I am wondering whether much development has taken place in respect of Tonkins's concept of backed-up affect (also called pseudo-affect). Inasmuch as this is the kind of inauthentic affect Tomkins believed was typical of a great deal of adult affective expression (as compared to the expressions of infants and children), an understanding of backed-up affect could also help explain why theories of emotion based on only adult observations mislead. Backed-up affect has other fascinating possibilities as an explanatory concept. For example, there is some attention these days given to the subjects of alexithymia and normopathy, conditions wherein verbal expressions or tolerance for conscious affective experience appears to be severely restricted. (After studying Affect Theory, however, it begins to seem to me at times as though the rest of the psychological sciences themselves are dominated by alexithymic and normopathic theories blinding us to affect!) I have several ideas about backed-up affect that make me curious.
1) If it is plausible that when authentic affect is inhibited (especially, according to Tomkins, the vocal expression thereof) it contributes detrimentally to one's somatic health (as Tomkins suggests and as some alexithymia theorists have suggested, too, in asserting that limited conscious expression/experience of authentic affect may be a causal influence in the development of psychosomatic illnesses), then what comments or suggestions could be made about optimal levels of affective expression and optimal means of building empathic walls in socializing the control of affective expression?
2) More important still, to me, is the question of being able to determine whether my own or another's affective expression is authentic or pseudo-affect. If one is expressing what appears to be a strong affective reaction and is actually inhibiting a direct expression of an authentic version of that or some other affect, we are in a bit of a pickle if we have no way of knowing which is what. Guidelines for making distinctions between pseudo- and authentic affect would be helpful, however incomplete and vague such guidelines may need to be. Perhaps someone may suggest a Tomkins source wherein he goes into more detail than I found from a chapter by him dealing briefly with this topic in the 1978 Nebraska Symposium on Motivation.
3) I am wondering, too, if anyone has any ideas on whether pseudo-affect would necessarily entail the affect of shame, for if pseudo-affect represents the outcome of some socialized (or other, say, biological) impediment to authentic affect, then if the impediment works against interest-excitement or enjoyment-joy, it seems to me it would indeed entail shame as a component. Moreover, is it not possible that backed-up affect also entails a shame component even in the case of impediments to negative affects--insofar as the inhibited expression/experience of the negative affects necessarily also impedes their being diminished if they cannot be first expressed? I have the uneasy suspicion I may be stretching things too far here in associating shame with impediments to initiating expressions of negative affects.. Shame occurs with impediments to positive affects, I know. Can anyone help me figure out what I'm thinking here or if I've fallen off the theoretical track?

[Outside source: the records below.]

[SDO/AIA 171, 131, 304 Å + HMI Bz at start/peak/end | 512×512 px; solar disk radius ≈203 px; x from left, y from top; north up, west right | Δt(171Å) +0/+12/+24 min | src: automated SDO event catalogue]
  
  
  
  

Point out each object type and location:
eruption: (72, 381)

4) It seems to me, too, that one could speak of backed-up shame. If I recall correctly, shame is actually an affect auxiliary and not precisely an affect. Perhaps it is mistaken to then refer to "backed-up shame" if it is not actually an affect since Tomkins says affects, not affect auxiliaries, are backed-up. But continuing on while risking error in badly comprehending Tomkins, I begin to think that if the authentic expression/experience of shame is impeded, we get backed-up, pseudo-shame--and perhaps pseudo-shame is what the four corners of Don Nathanson's compass of shame either are or contain as a necessary component.

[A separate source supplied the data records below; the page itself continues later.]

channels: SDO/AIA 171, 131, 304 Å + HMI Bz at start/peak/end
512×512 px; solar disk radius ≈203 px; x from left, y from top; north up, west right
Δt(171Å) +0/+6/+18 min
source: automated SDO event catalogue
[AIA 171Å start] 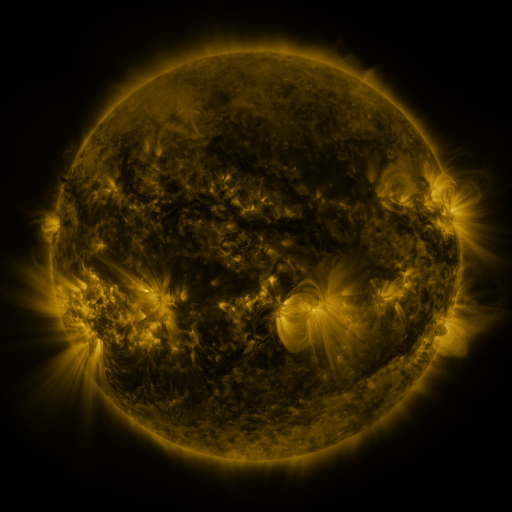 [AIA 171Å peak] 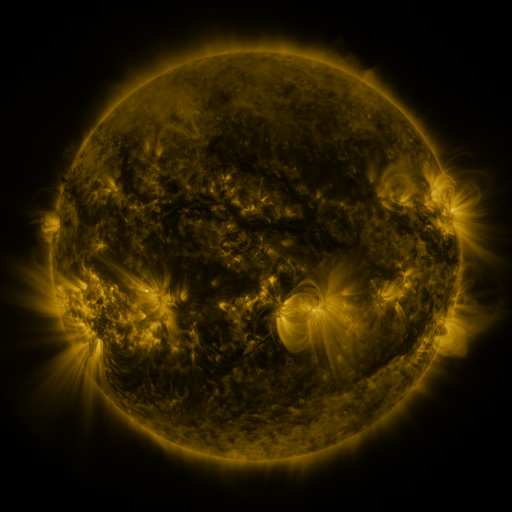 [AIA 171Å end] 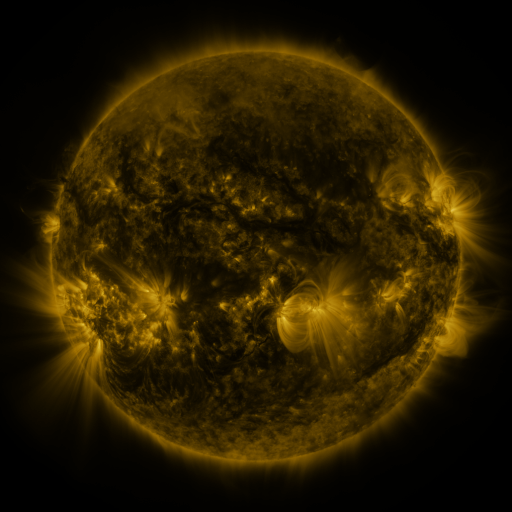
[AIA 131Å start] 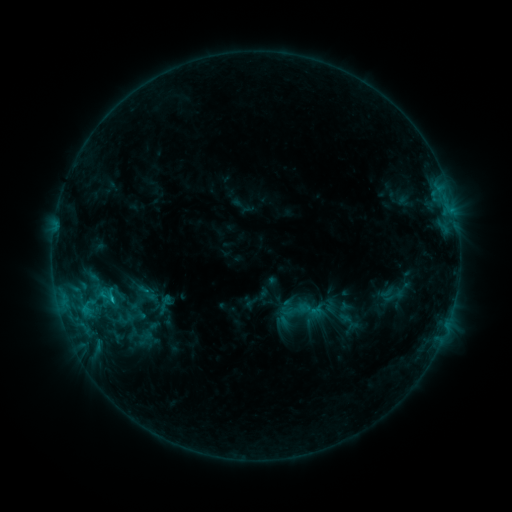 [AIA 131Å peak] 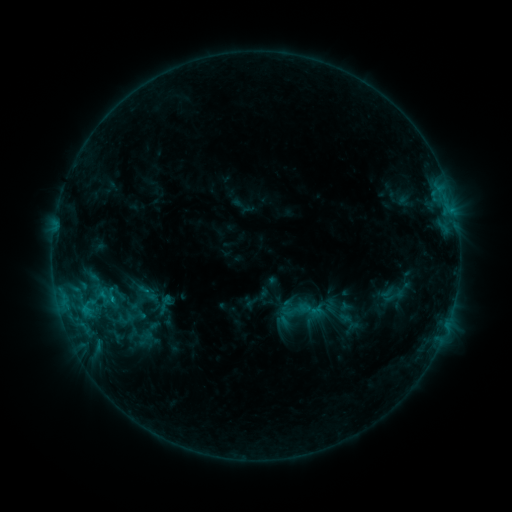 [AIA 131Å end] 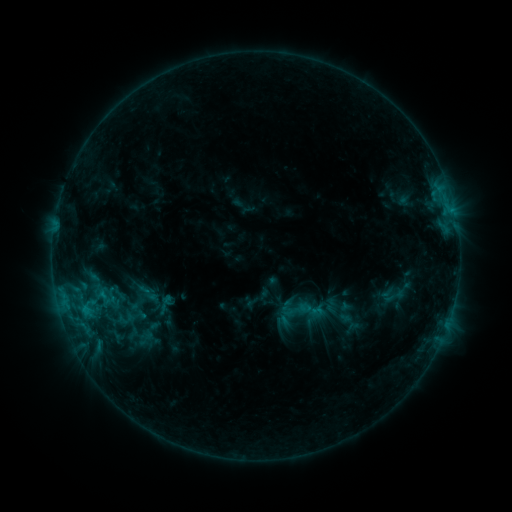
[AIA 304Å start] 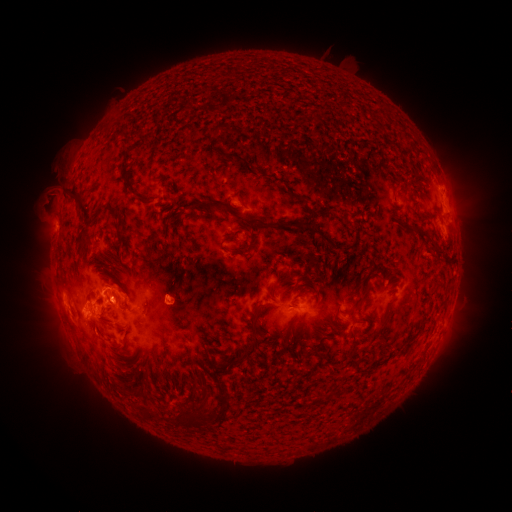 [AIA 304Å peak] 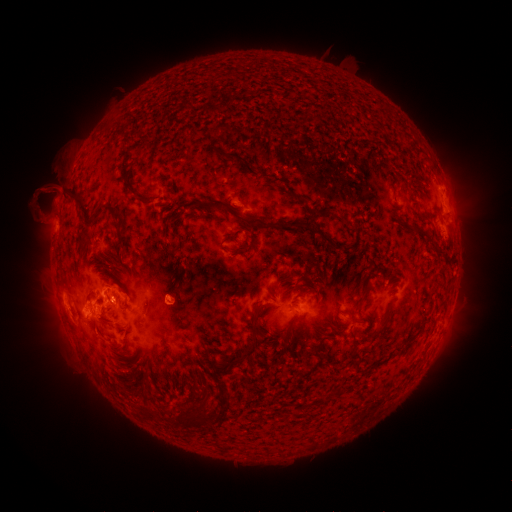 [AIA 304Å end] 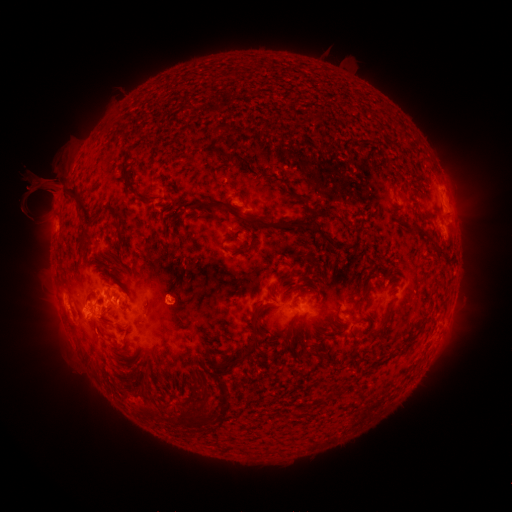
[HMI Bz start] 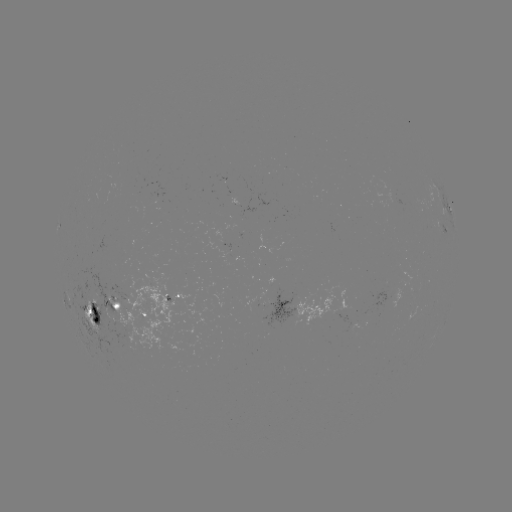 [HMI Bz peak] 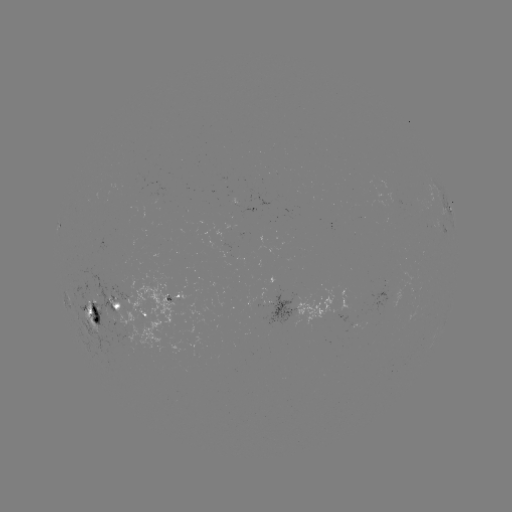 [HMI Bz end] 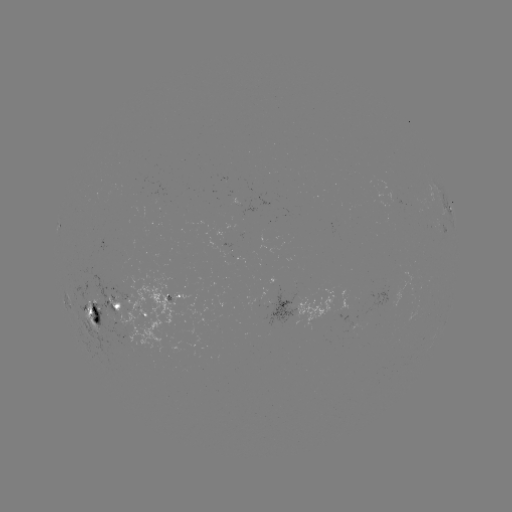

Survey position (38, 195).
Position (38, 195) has eruption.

5) Tonkins notes that the distinction between pseudo-anger and authentic anger is very important and tricky. And is it not partly pseudo-anger (as an expression of backed-up shame?) that is found in the attack-other mode on the compass of shame?

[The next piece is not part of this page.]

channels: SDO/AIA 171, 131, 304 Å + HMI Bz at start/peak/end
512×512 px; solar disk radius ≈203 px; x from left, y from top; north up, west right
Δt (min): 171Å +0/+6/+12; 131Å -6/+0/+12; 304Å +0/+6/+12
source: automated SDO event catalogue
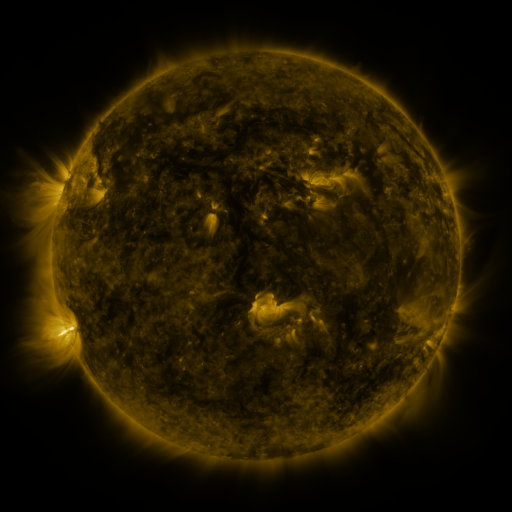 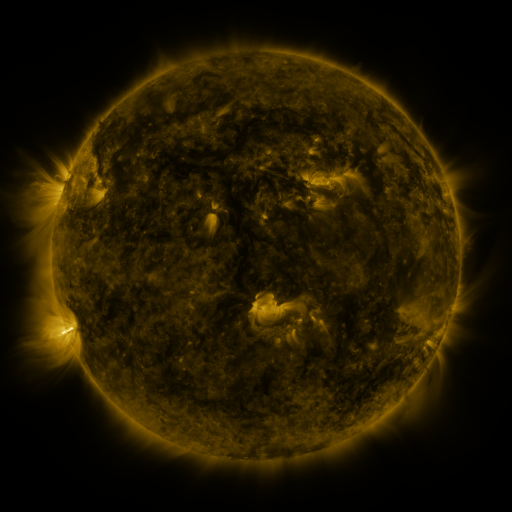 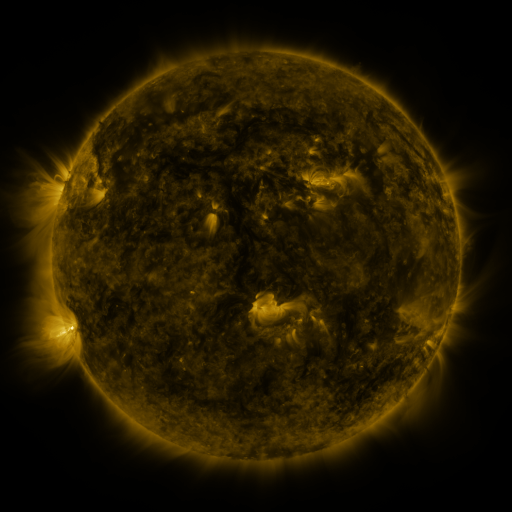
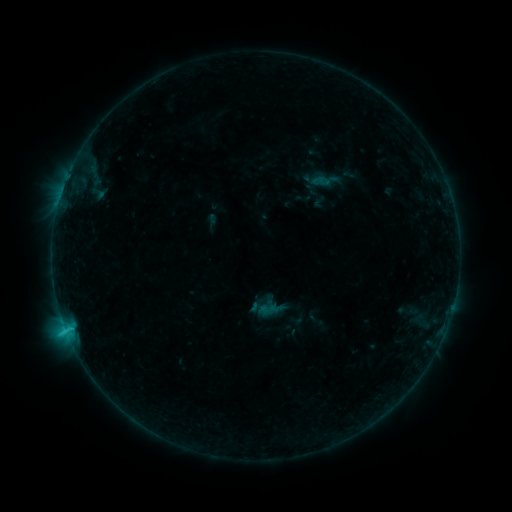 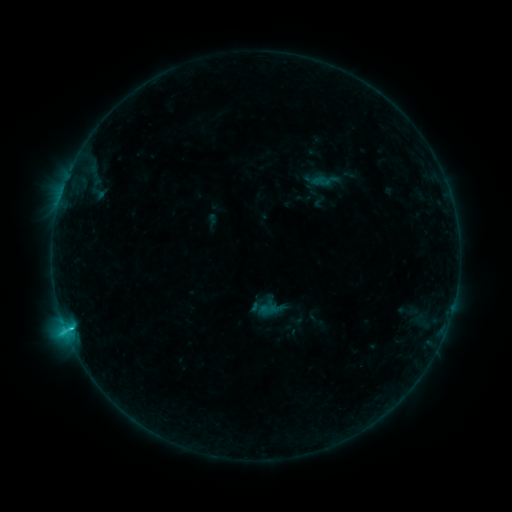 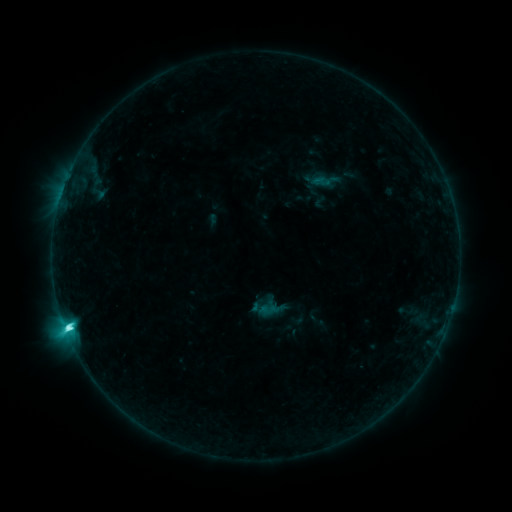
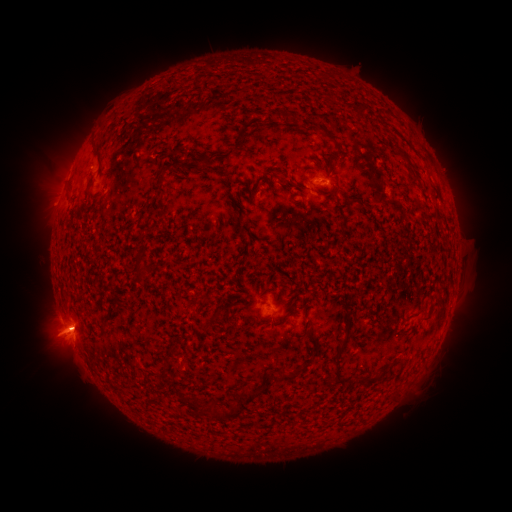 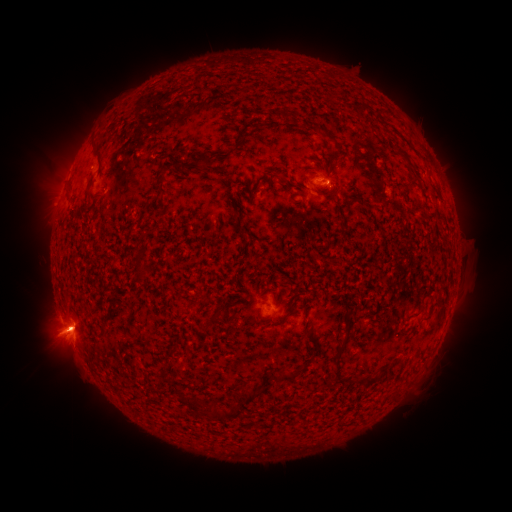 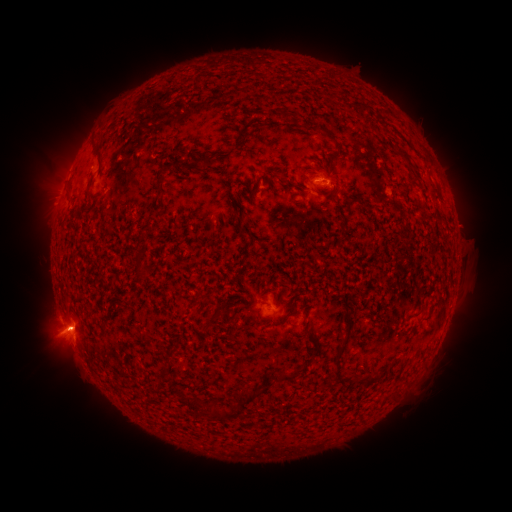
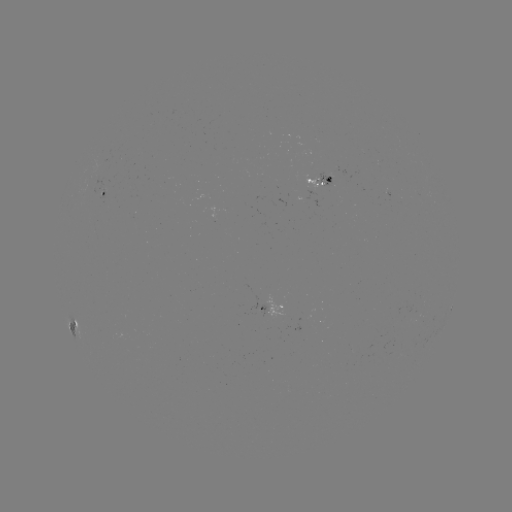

6) My curiosity is having trouble getting me to imagine backed-up disgust or dissmell. Since these, too, are not exactly affects, perhaps their being backed-up is also not on theoretical target either.
I believe the topic of pseudo-affects is no doubt very important, at least as important as authentic affects. Has much been written about it? Would anyone care to respond or clarify or express similar questions? I would, of course, very much welcome and appreciate any further discussion and/or references for further reading on this fascinating topic.